**EXCERPTED TEXT**
Then I tested CUDA with OpenGL. I copied renderbuffer content from GPU to CPU memory using CUDA. I used plain memory (not page locked, alias pinned).
The CUDA performance on GTX 260 was about the same as glReadPixels+PBO.
The CUDA performance on GTX 460 was 2.5 higher then ReadPix+PBO and equal to performance on GTX 260 !!!
If anybody wants to see the CUDA code, I can post it here.

Conclusion
The GTX 460 is capable of transferring data from GPU to CPU at the same or higher speed then older GTX 260. There is no HW limitation. Current OpenGL driver cannot utilize full speed transfer.

It implicates two options:
A: There is a driver bug and NVIDIA will fix it one day.
B: This behaviour is done by purpose (Does anybody has fermi based Quadro?). I think the Fermi based Quadro will not suffer this performance lost.

NVIDIA, tell us the truth please.

**STATED GOAL 1**
Summarize the forum post on GPU-to-CPU transfer speed in two sentences.

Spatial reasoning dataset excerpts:
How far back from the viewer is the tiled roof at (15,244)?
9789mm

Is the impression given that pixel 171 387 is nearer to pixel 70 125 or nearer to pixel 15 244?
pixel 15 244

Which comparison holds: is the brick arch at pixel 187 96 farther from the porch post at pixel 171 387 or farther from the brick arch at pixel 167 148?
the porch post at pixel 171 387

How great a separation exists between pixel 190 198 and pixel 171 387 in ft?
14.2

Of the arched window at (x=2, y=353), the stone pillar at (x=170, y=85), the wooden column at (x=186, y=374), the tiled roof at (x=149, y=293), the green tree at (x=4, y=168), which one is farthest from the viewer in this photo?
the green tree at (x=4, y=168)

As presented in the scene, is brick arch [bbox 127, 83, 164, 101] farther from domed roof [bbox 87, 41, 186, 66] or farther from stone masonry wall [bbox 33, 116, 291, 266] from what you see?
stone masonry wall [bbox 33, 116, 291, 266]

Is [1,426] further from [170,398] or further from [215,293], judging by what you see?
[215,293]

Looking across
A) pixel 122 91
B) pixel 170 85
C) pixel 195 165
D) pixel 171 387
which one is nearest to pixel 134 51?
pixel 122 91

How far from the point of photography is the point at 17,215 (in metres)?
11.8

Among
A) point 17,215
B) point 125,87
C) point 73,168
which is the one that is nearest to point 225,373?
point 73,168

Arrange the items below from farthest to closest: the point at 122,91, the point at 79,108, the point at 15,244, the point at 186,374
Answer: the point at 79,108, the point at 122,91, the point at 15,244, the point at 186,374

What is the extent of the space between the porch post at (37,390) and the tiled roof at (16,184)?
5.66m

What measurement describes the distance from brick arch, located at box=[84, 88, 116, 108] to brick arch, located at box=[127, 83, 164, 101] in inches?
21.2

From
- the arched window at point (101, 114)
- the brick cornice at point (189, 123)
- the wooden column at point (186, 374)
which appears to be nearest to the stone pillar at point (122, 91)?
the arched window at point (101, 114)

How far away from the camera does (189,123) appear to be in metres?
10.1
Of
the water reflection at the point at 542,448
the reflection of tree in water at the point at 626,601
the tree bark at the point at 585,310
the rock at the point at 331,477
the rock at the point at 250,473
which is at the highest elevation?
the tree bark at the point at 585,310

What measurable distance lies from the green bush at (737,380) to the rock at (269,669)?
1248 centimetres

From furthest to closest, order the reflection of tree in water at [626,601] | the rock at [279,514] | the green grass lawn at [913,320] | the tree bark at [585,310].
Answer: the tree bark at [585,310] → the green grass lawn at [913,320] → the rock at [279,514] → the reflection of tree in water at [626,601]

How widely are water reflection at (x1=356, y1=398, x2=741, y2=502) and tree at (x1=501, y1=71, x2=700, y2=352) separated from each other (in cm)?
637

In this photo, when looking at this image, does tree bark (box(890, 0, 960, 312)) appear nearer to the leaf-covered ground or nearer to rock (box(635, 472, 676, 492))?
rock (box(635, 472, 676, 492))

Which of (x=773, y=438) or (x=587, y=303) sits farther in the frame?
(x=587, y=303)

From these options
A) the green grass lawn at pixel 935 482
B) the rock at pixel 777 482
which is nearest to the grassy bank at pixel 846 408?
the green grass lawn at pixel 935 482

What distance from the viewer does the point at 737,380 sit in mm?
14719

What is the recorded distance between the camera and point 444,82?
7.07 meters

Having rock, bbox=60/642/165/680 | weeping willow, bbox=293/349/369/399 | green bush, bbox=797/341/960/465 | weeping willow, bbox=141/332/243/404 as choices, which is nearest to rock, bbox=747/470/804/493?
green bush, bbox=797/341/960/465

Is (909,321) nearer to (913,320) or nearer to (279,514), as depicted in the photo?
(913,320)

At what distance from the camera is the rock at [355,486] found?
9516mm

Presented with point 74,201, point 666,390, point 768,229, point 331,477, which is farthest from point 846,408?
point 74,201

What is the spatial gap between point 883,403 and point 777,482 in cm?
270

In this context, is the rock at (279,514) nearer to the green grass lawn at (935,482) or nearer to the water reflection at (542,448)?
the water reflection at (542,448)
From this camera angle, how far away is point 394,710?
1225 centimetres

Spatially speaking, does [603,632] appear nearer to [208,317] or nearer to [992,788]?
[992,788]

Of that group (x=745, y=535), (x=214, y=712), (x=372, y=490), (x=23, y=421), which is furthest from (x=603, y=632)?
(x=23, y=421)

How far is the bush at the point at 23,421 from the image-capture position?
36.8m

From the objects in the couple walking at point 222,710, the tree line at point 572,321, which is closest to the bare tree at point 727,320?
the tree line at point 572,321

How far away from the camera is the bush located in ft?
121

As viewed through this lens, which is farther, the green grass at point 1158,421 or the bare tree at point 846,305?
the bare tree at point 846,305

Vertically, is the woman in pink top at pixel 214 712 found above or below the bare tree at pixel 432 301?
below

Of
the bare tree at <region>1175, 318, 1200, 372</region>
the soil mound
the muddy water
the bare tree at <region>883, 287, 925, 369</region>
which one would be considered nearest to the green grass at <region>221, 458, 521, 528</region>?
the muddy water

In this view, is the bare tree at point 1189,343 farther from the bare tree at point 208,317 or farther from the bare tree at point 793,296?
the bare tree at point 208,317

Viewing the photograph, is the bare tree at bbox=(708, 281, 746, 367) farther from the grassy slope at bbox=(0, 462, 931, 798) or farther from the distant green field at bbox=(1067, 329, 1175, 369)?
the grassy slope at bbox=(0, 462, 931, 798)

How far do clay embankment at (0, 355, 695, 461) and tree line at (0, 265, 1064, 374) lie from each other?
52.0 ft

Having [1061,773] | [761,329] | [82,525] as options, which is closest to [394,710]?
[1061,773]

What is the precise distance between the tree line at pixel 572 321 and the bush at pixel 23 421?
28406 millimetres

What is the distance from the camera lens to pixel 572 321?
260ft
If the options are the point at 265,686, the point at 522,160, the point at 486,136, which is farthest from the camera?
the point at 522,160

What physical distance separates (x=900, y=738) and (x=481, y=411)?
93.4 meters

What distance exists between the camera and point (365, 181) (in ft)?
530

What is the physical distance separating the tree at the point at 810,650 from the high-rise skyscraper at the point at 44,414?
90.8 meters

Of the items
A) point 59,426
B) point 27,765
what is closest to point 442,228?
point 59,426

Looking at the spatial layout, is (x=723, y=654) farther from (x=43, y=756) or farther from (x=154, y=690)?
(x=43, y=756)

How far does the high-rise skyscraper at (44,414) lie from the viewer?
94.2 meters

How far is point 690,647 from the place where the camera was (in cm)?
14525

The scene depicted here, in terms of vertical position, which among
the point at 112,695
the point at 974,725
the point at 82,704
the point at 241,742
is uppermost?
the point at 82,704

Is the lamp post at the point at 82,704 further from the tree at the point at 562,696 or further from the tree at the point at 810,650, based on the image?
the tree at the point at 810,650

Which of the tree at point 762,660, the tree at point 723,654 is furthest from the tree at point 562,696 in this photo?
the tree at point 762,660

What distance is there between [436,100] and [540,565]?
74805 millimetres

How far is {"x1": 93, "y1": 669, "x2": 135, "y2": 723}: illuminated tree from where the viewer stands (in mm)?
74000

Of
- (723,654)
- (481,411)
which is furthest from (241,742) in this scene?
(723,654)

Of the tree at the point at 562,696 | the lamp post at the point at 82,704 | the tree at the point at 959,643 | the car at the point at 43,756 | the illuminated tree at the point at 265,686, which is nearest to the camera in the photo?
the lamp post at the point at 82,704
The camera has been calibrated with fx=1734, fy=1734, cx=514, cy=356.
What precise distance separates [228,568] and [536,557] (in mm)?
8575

**STATED GOAL 2**
Reproduce the listing verbatim, starting at the line containing "The camera has" and continuing through the end of the listing.

**WORKED SOLUTION 1**
Using CUDA to copy renderbuffer data from GPU to CPU memory ran about as fast as glReadPixels with a PBO on a GTX 260, but on a GTX 460 it was faster than ReadPix+PBO and equal to the GTX 260. The post concludes that the GTX 460 has no hardware limitation and that the current OpenGL driver cannot use full-speed transfer, which means either a driver bug NVIDIA will fix or deliberate behavior.

**WORKED SOLUTION 2**
The camera has been calibrated with fx=1734, fy=1734, cx=514, cy=356.
What precise distance separates [228,568] and [536,557] (in mm)?
8575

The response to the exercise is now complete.